> WORK REQUEST:
Your job is to reproduce all of the data exactly.

Start of RECORDED INFORMATION

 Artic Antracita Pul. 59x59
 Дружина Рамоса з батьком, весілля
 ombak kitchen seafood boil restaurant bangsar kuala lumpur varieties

End of RECORDED INFORMATION

> SOLUTION:
 Artic Antracita Pul. 59x59
 Дружина Рамоса з батьком, весілля
 ombak kitchen seafood boil restaurant bangsar kuala lumpur varieties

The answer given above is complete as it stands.